How can you help your child explore science without feeling like you’re turning into a teacher? Simple. Play with them and include scientific concepts! Hands-on learning that introduces these ideas will help your child. Here are three different play sessions that will prepare your child to understand the kindergarten science standards this year.

Kindergarten physics

Get out a ball, blocks, toy cars, or marbles and get your child to play with moving them around. These are all good toys for learning about physics because they allow children to learn about the concepts of push and pull and how they affect motion.

As you play with your child, ask, “What will happen if you push this down the hill? How about up the hill?” and “Does the ball roll faster on the carpet or the linoleum? Why?”
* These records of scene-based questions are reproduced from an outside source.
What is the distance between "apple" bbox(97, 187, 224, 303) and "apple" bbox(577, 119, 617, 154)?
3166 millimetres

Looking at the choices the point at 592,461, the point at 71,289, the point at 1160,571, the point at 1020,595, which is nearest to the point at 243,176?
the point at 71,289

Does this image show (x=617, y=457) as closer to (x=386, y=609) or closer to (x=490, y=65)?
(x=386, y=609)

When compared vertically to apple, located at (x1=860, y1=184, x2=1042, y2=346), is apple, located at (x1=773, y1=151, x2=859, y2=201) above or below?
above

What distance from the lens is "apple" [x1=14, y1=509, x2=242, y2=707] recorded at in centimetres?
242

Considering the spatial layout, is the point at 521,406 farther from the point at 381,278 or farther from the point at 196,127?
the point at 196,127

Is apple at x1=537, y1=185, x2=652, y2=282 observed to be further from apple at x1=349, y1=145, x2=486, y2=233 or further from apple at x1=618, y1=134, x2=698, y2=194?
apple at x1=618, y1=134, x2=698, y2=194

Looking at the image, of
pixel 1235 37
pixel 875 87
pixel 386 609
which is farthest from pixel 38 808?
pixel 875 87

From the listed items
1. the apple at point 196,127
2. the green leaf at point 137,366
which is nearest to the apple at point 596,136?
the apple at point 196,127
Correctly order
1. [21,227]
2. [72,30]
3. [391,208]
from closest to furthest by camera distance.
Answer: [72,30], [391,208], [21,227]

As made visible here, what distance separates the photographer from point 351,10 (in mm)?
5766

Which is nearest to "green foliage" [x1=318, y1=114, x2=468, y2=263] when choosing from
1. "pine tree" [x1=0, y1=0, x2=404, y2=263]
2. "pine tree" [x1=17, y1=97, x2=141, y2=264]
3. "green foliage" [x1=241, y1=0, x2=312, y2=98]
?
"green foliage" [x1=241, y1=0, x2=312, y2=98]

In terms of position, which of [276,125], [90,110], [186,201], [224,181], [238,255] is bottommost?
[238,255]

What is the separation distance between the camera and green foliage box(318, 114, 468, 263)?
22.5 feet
Try this kindergarten science worksheet:

Be forceful

Kindergarten biology

Talk about your child’s favorite animal and do a little research about how it lives. Then imagine your child is that favorite animal and talk about how life would be different. “If you were a bunny, what would you eat? Where would you live? Would you still breathe air?”

Talk about your child’s favorite plant or flower and explore some of the same questions. What do plants eat? How do they survive? Where do they get their food?

Have your child pretend to be different animals and plants by acting out how they eat, drink, and where they live. You guess which animal they are. Now it’s your turn!

Try this kindergarten science worksheet:

Animal homes

Kindergarten earth science

This might sound like the most difficult, but talking about the weather is something that kids love to do. Ask your child to name all the different elements of weather: rain, snow, sun, temperature, and wind. Then talk about people can prepare for extreme weather of different kinds.

Now play dress up! Have your child dressing up in different clothing so that you can guess what kind of weather they are preparing for. Then check the weather prediction for the week and ask your child to plan what she will wear based on the forecast.

Try this kindergarten science worksheet:

Weather words

Most importantly, make sure to have fun! Science is about exploration and curiosity. All children are instinctively curious, so keep it playful and your child will cultivate her inner scientist.